Yapılacaklar —
1/ Aşağıdaki (a), (b), (c) ifadelerinin kaynak metinle uyuşup uyuşmadığını belirtin; her biri için evet ya da hayır deyip metindeki belirleyici sözleri aynen alıntılayın. (a) Korucu, tütününü yere düşüren oğlunu vurarak öldürür. (b) Adamı telefonda bekleyen kişi Dışişleri Bakanı'dır. (c) Adamın camdan en son attığı şey bir din adamıdır.
2/ Kaynak metindeki "Mülke gelen kaba adam" diye başlayan paragrafı, ana olguları koruyarak madde madde yeniden yazın.
3/ Kaynak metne göre, öfkelenen adamın camdan dışarı attığı her şeyi sırasıyla listeleyin.

:: Kaynak Metin ::

Director / Yönetmen:
Luis Buñuel
Screenplay / Senaryo:
Luis Buñuel
Salvador Dali
Novel / Kitap:
Marquis de Sade
Cast / Kadro:
Gaston Modot
Lya Lys
Max Ernst
Lionel Salem
Caridad de Laberdesque
Josep Llorens Artigas
Germaine Noizet
Duchange
Bonaventura Ibanez
Jean Aurenche
Luis Buñuel
Subject / Konu:
Akrepler tehlikeli ve zehirli eklem bacaklılardır. Bir
sıçanda akrebin avı olmaktan kurtulamaz.
Perişan haldeki bir grup adam, majorcanların geldiğini haber
alınca silahlarına sarılırlar. Adeta sürüne sürüne gitmeye çalışırlar. Ancak
birçoğu yolda kalınca geride sadece tek kişi kalır.
Bir dolu majorcan, tekne ve kayıklarla geldikleri yerde ölülere
saygılarını gösterirler. Bir anıt inşasına başlanır. Bu sırada genç kızla
öpüşen adam, 2 kişi tarafından yakalanıp götürülür.
Roma gibi modern şehirlerde kargaşa hakimdir.
Majorcanlar için müzikli bir etkinlik hazırlanmaktadır.
Yaka paça götürülen adam, Uluslararası İyiniyet Topluluğu
tarafından özel temsilci olarak seçildiğini belirten belgeyi kendisini götüren
adamlara gösterir. Kaba adam, yoldaki kör adama vurup taksiye binip gider.
Konuklar, olağanüstü Roma mülküne gelmeye başlar. Eli
tüfekli korucu, tütününü yere düşüren oğlunu ateş edip öldürür.
Mülke gelen kaba adam, üzerine içki döken kadını tokatlayıp
bayıltır. Mülkteki insanlar adama tepki gösterirken, genç kız adamı hayranlıkla
izler. Adam ve genç kız bahçede buluşurlar. Müzikli etkinlik başladığı sırada
kuytu bir köşeye geçip şehvetli anlar yaşamaya başlarlar. Bu sırada uşak yanlarına
gelir ve İçişleri Bakanı’nın telefonda olduğunu adama bildirir.
Bakan, adama kendileri yüzünden birçok çocuk, yaşlı ve kadının
öldüğünü bildirip sertçe çıkışır. Adam telefonu kapatıp tekrar kızın yanına
döner. Kız yorulmaya başlar. Adam ise kanlar içinde kalır. Şef, başını tutarak
orkestrasını bırakır. Acılı şekilde adamla kızın bulunduğu yere gider.
Kızla
şef öpüşmeye başlayınca adam sinirli bir şekilde kalkar ve başını vurup acılı
şekilde uzaklaşır. Mülke giren adam, öfkelenir. Bir ağacı yakıp camdan dışarı
atar. Daha sonra bir din adamı ve bazı eşyalar atar. Sonra da bir zürafa atar.
Chateau de Selliny’de hayatta kalanlar Paris’e dönmek için
ortaya çıkarlar.

:::
:: Verilen Satırlar ::

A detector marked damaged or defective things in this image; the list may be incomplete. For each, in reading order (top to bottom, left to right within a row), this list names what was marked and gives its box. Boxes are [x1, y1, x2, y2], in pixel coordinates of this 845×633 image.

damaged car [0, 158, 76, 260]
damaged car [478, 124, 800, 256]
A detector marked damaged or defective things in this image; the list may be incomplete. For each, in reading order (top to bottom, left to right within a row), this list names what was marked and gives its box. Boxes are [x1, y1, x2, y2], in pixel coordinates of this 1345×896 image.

:::
:: Verilen Satırlar ::

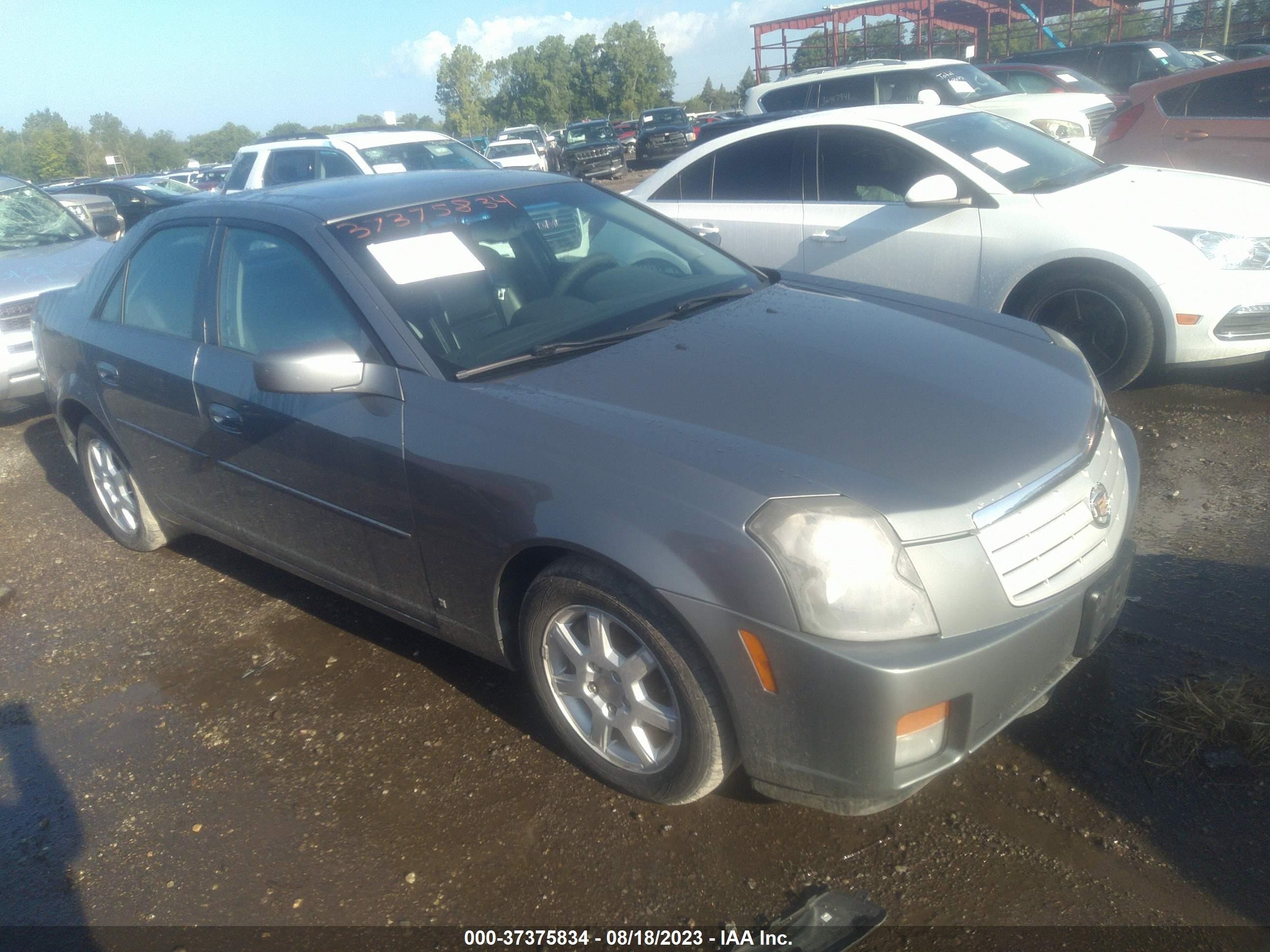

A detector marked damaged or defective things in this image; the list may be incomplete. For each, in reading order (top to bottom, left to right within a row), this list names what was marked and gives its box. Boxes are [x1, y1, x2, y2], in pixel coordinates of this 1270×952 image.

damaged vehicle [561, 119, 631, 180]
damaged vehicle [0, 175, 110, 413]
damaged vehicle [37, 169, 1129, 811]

:::
:: Verilen Satırlar ::

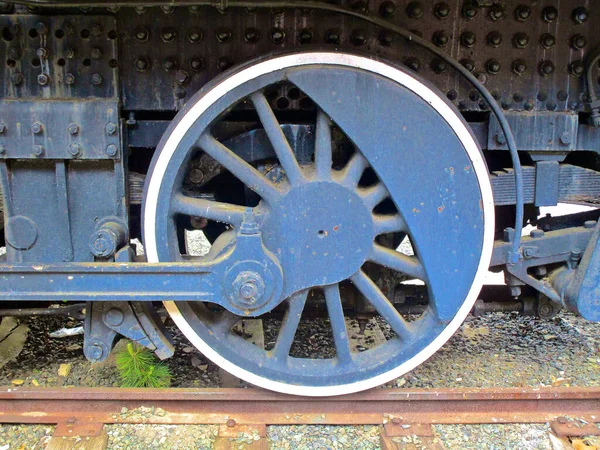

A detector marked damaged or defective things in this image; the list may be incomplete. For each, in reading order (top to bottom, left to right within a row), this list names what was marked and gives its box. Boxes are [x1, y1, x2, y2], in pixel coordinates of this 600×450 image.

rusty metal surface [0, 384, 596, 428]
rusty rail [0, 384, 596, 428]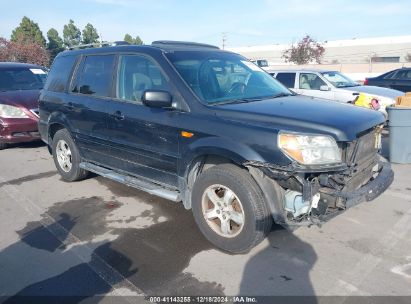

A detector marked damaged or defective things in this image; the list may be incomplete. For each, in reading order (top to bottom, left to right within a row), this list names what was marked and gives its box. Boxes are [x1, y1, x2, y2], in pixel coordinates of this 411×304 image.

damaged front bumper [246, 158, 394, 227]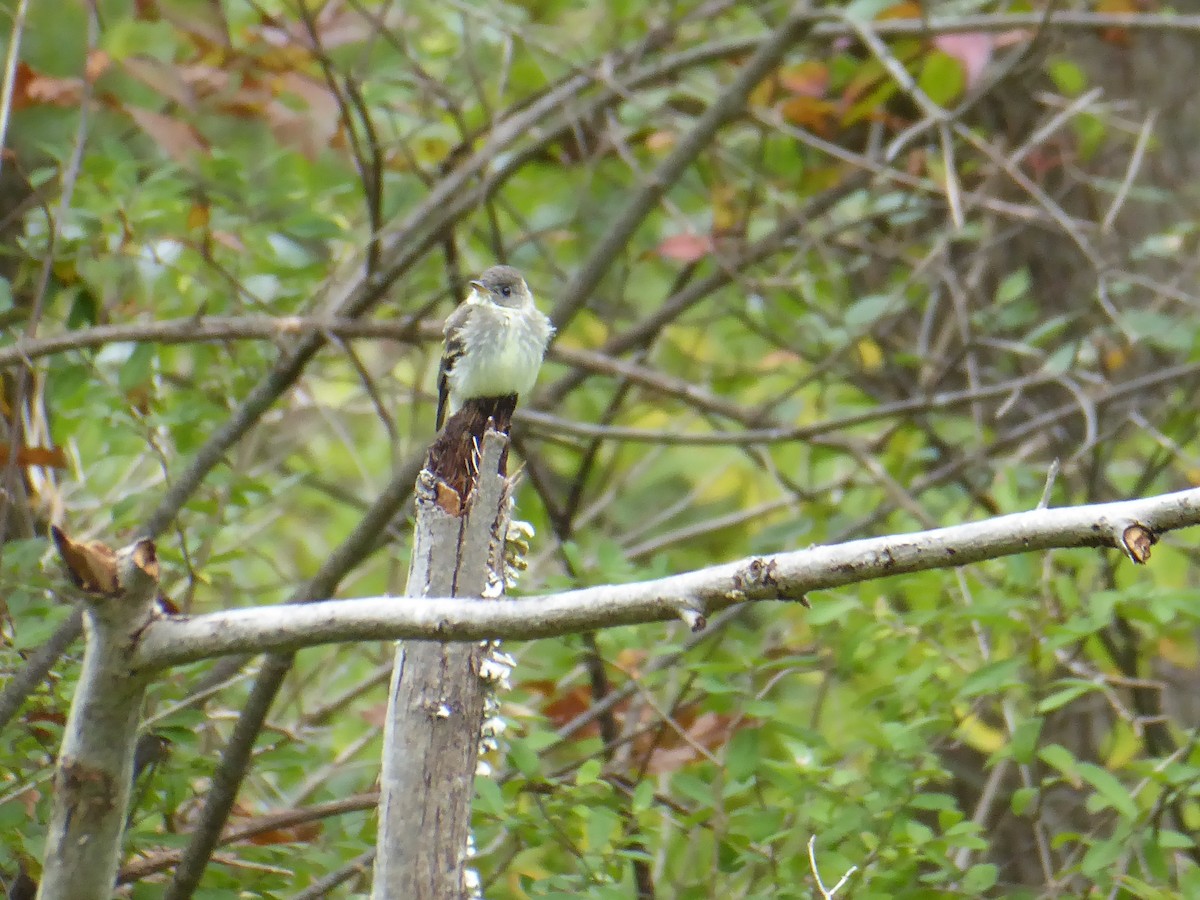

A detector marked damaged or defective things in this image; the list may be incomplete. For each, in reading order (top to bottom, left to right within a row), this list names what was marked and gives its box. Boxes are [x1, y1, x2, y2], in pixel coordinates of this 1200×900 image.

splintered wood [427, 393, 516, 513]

:::

Sıralı Sonuçlar —
1/
(a) Evet: "Eli tüfekli korucu, tütününü yere düşüren oğlunu ateş edip öldürür."
(b) Hayır: "İçişleri Bakanı’nın telefonda olduğunu adama bildirir."
(c) Hayır: "Sonra da bir zürafa atar."

2/
- Kaba adam mülke gelir ve üzerine içki döken kadını tokatlayıp bayıltır.
- Mülktekiler adama tepki gösterir, genç kız ise onu hayranlıkla izler.
- Adam ile genç kız bahçede buluşur.
- Müzikli etkinlik başlarken kuytu bir köşede şehvetli anlar yaşamaya başlarlar.
- Uşak gelir ve İçişleri Bakanı'nın telefonda olduğunu adama bildirir.

3/
1. Yaktığı bir ağaç
2. Bir din adamı
3. Bazı eşyalar
4. Bir zürafa